O que os portugueses podem não saber com clareza são as razões para isso acontecer. Porque em vez de se fazer uma discussão séria sobre estes problemas, tentando perceber as causas, os nossos políticos preferem acusar-se mutuamente, responsabilizando sempre os seus adversários pelos problemas existentes. Infelizmente é isso que sempre acontece, discutir os graves problemas do nosso SNS, numa lógica de luta ideológica e mesquinhamente partidária.

Os media não ajudam: as aberturas de telejornais massacram os portugueses com os problemas que todos já sabem que existem, como se isso ajudasse alguém a ter esperança na sua resolução.

Sou do tempo em que não havia qualquer triagem nas Urgências, os potenciais doentes eram todos atendidos por ordem de chegada, a dor de dentes insuportável à procura de um analgésico eficaz era tão prioritária como uma dor no peito suspeita de enfarto.

Muito se progrediu e muito se avançou nas possibilidades de a medicina poder ser útil e salvadora. Cheguei a levar ao colo uma jovem mulher em choque hemorrágico directamente do balcão de atendimento para o bloco operatório, onde a doente já foi despida na marquesa cirúrgica, enquanto eu me desinfectava e chamava por ajudantes. Hoje essa mesma doente seria triada com a pulseira mais urgente, e tenho a certeza de que chegaria ao bloco a tempo. E resolvido o seu problema de ruptura de gravidez ectópica, não seria notícia de abertura de telejornal. Como centenas de doentes são salvos todos os dias nas nossas urgências.

■ **O QUE FAZER**:
a) Que ações, contadas na primeira pessoa, o texto sobre o SNS relata no episódio da jovem mulher em choque hemorrágico?
b) Continue o texto sobre o SNS a partir da última frase apresentada.

■ **DADOS APRESENTADOS**:

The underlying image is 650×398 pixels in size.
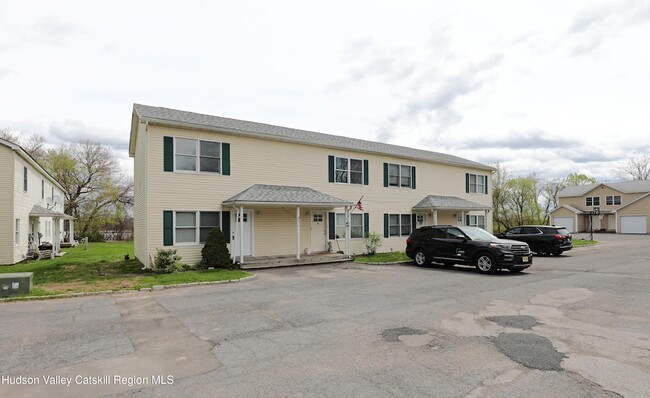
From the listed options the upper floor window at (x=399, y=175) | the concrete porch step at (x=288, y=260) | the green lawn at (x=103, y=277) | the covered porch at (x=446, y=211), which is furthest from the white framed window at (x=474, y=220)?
the green lawn at (x=103, y=277)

■ **RESPOSTAS POR ORDEM**:
a)
- Levar ao colo a jovem mulher diretamente do balcão de atendimento para o bloco operatório
- Desinfectar-se
- Chamar por ajudantes

b)
Claro que as triagens não são completamente infalíveis: um doente com uma leve dor no peito e que recebe uma pulseira não-prioritária, pode de repente ver agravada essa dor e ter um enfarto mortal na sala de espera. Esse é logo notícia e apresentado como uma grave negligência dos serviços.

Mais do que noticiar diariamente problemas que sabemos existirem, temos de saber viver com essas limitações. Mais do que estar diariamente a noticiar os tempos de espera das pulseiras amarelas, temos de tentar melhorar e diminuir esses tempos, sabendo que as culpas não são de agora, são de décadas, e são de muitos.

Quando foi criado o SNS, a procura das Urgências era enorme e não havia falta de médicos nas Urgências, mas as esperas já eram enormes. Não havia Urgências privadas, tal como hoje existem, com esperas também enormes para doenças menos graves e sem especialistas em presença física - os únicos locais a que se podia recorrer era aos hospitais públicos.

Mas os portugueses têm de ser informados: para traumatismos graves, resultantes de acidentes, e para doenças súbitas e graves, que exigem equipas diferenciadas e multidisciplinares em presença física, não temos alternativa, temos de recorrer ao SNS, temos de procurar os nossos bem equipados hospitais públicos.

Ter muito dinheiro e ter bons seguros de saúde não garante a nenhum português assistência eficaz nos privados, face a uma doença aguda ou a um traumatismo muito grave. Por isso é do interesse de todos acarinhar e salvaguardar a maior conquista do 25 de Abril, o nosso querido SNS.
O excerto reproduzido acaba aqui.